Phantom of the Opera is based on Gaston Leroux's French novel Le Fantome de l'Opera. The central storyline revolves around a love triangle involving a mysterious, facially disfigured musical genius (the Phantom) and his obsession with a beautiful young opera singer whom he's been training (Christine) who in turn is in love with her childhood friend and suitor (Raoul).
This refurbished revival under the direction of Laurence Connor, proves one thing: In the last 30 years, one of the things that has improved is theatrical technology. Paul Brown's set design is gritty and intriguing, as it delves deeper into the actual architecture of the Paris Opera House. One of the best moments was the reveal of a vanishing staircase that leads to the Phantom's underground lair. The infamous Chandelier moment has been updated with pyrotechnics and faux crystals raining down over the audience. Some of the audience felt it a nice touch, while others were just making sure that whatever hit them in the dark did not set them on fire. Paule Constable's lighting design was new and refreshing with a wonderful use of shadows, lending towards the grittier overall feel of the production. One of the only aspects that was recycled from the original Hal Prince production was Maria Bjornson's spectacular Tony Award winning costume design.

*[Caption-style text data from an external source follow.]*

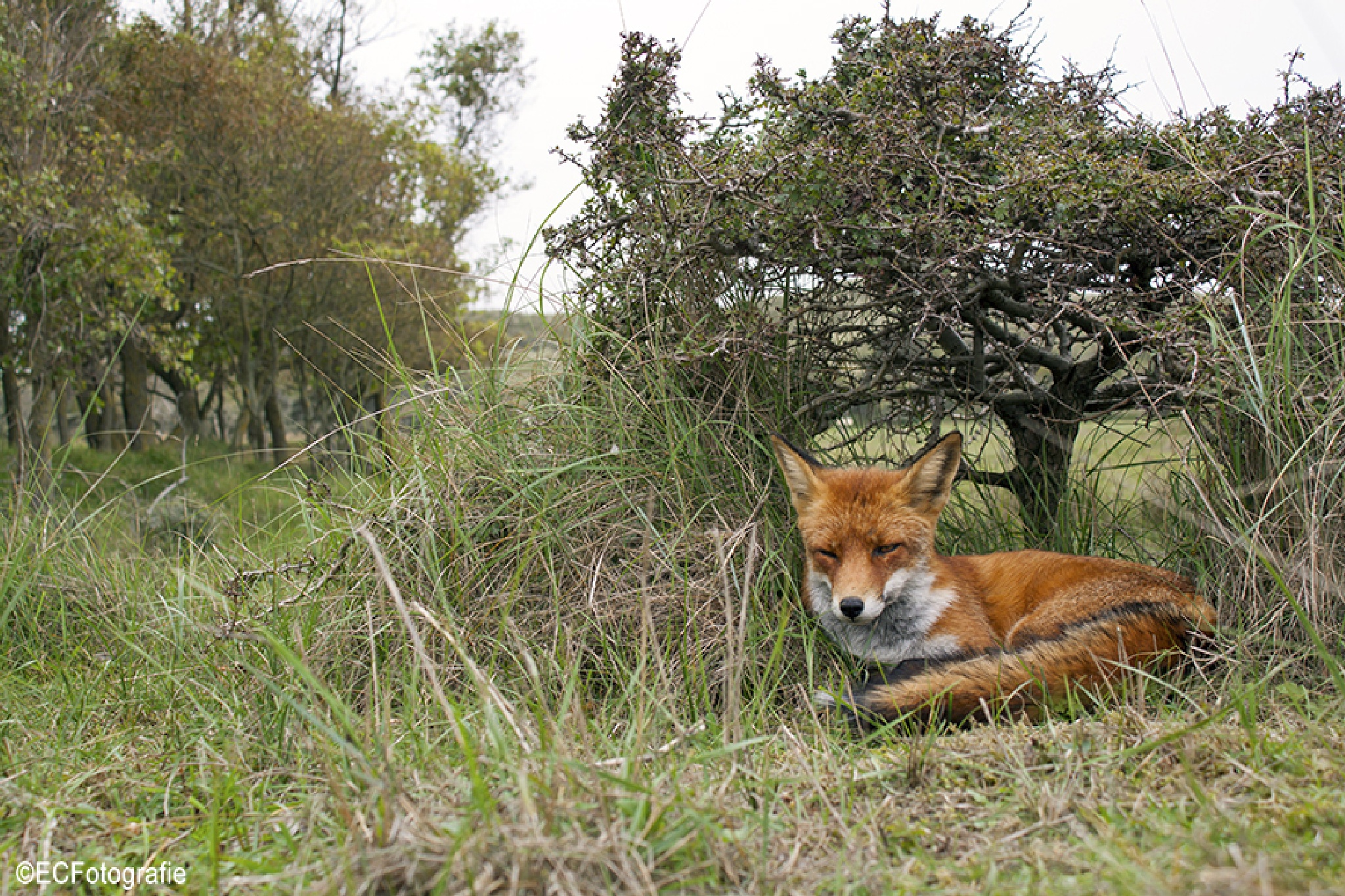 Foxy chilling by eelke.cooiman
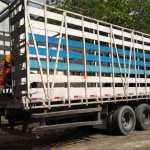 CABO FRIO – Prefeitura destina 9 toneladas de pneus para reciclagem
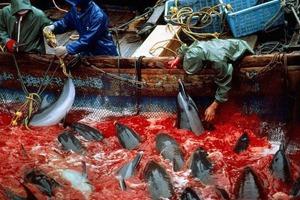 Как власти Японии закрывают глаза на массовые убийства дельфинов в дань древней традиции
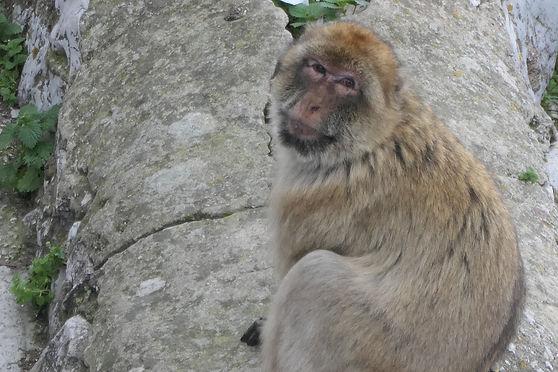 V macaque.jpg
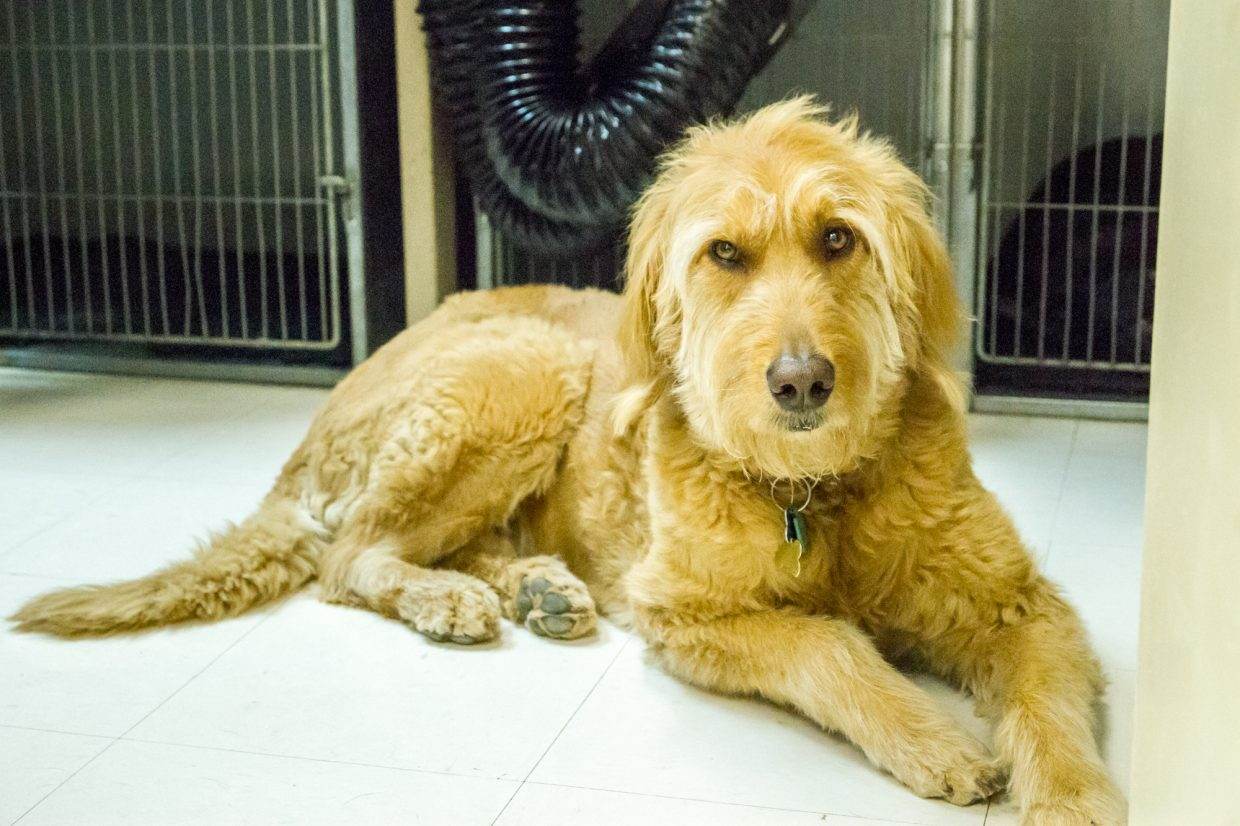 Regular dog customer Lily Mae Nadon relaxing in the drying room before getting her bath and groom.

Original director Hal Prince instinctively knew that in order for Phantom to work, the show had to be a spectacle on the scale of grand opera-but the performances had to be sincere. Unfortunately, this is where this new production was seriously lacking. However, I am going to chock it up to direction, because all three points of the love triangle, chose to be incredibly over the top in their acting choices, which was not effective in the least bit. The Phantom, played by The Voice finalist Chris Mann, is a very complex character. And while Mann's voice was powerful, his acting invoked a feeling of a child who couldn't sit still. His best moments were in the stillness he summoned during "Music of the Night" and "All I Ask of You (Reprise)". Kaitlyn Davis as ingénue Christine, vocally soared, but again her acting felt spastic. During such iconic moments as "Think of Me" and "Wishing You Were Somehow Here Again," in which the music and vocals speak for themselves, it felt as though Davis was struggling to remember the ridiculous blocking. Those are moments where it is more powerful to stand and sing and let the audience feel what you are feeling. Rounding out the lovers trio was Storm Lineberger as Raoul, a role which so often is thought of as third best; however, Lineberger soared in this role, seemingly one of the only ones at home acting on a stage. Not to mention, his beautiful vocals in "All I Ask of You."

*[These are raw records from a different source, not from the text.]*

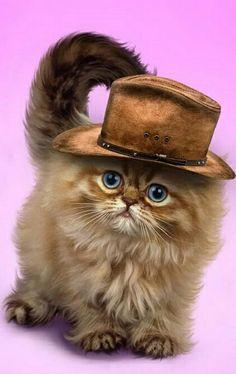 Najlepsze Obrazy Na Tablicy Kotki I Pieski 3 138 W 2019 Cats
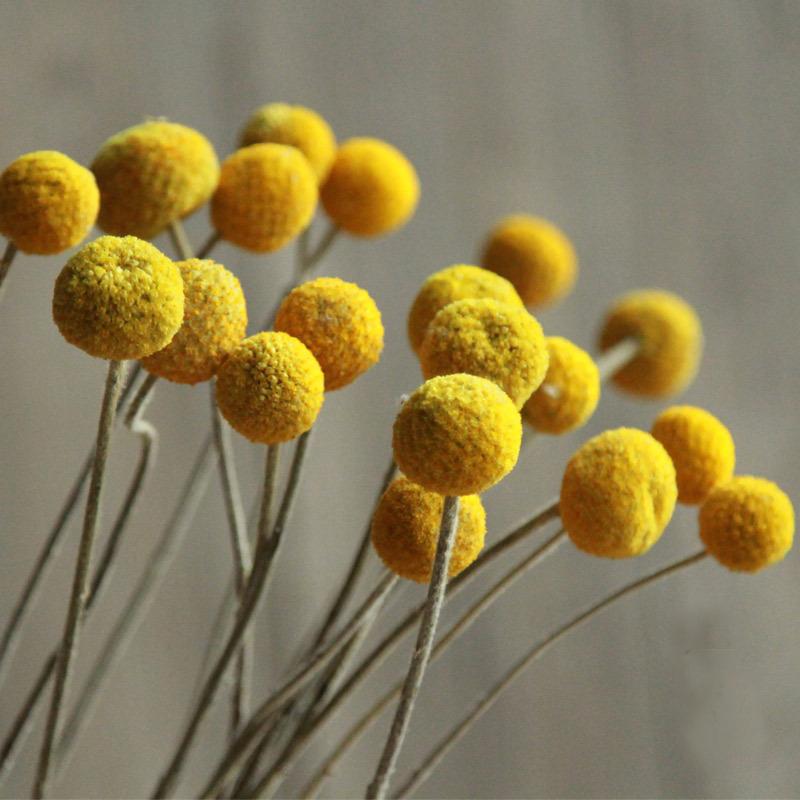unidades de bolas de oro de flores secas en casa bar centro comercial decoracin de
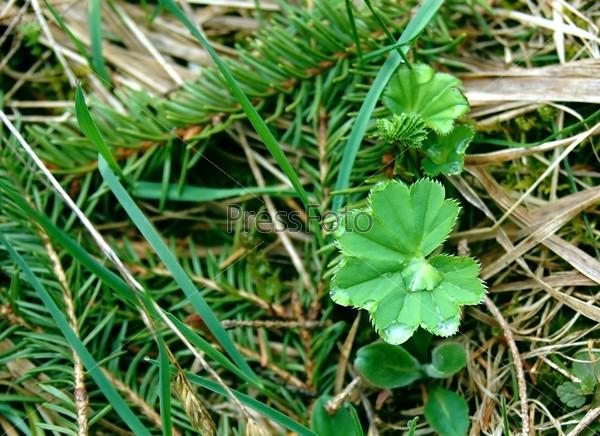 Лист маежетки в траве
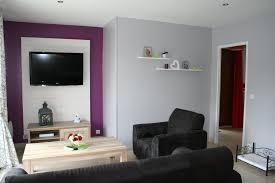 deco chambre gris et mauve peinture chambre violet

Amongst the supporting cast, Jaquelynne Fontaine annoyed the heck out of me as prima donna Carlotta Giudicelli, meaning she did her job perfectly. Phumzile Sojola brought a wonderful level of comedy as leading tenor Ubaldo Piangi. One of the true gems of the production was Anne Kanengeiser, as ballet mistress Madame Giry, a role which has always intrigued me. Kanengeiser brought a wonderful level of mystery, leaving the audience to wonder what was the real relationship between her and the Phantom.
Overall, it was a good production but not a great one. If you've seen the original production, either in New York or London, you may leave disappointed. As a lady behind me in the audience stated, "Why do you have to update perfection?" But if you have never experienced the beauty of Andrew Lloyd Webber's score onstage, then you may want to get out to see this production. In my opinion, a good production is better than no production at all.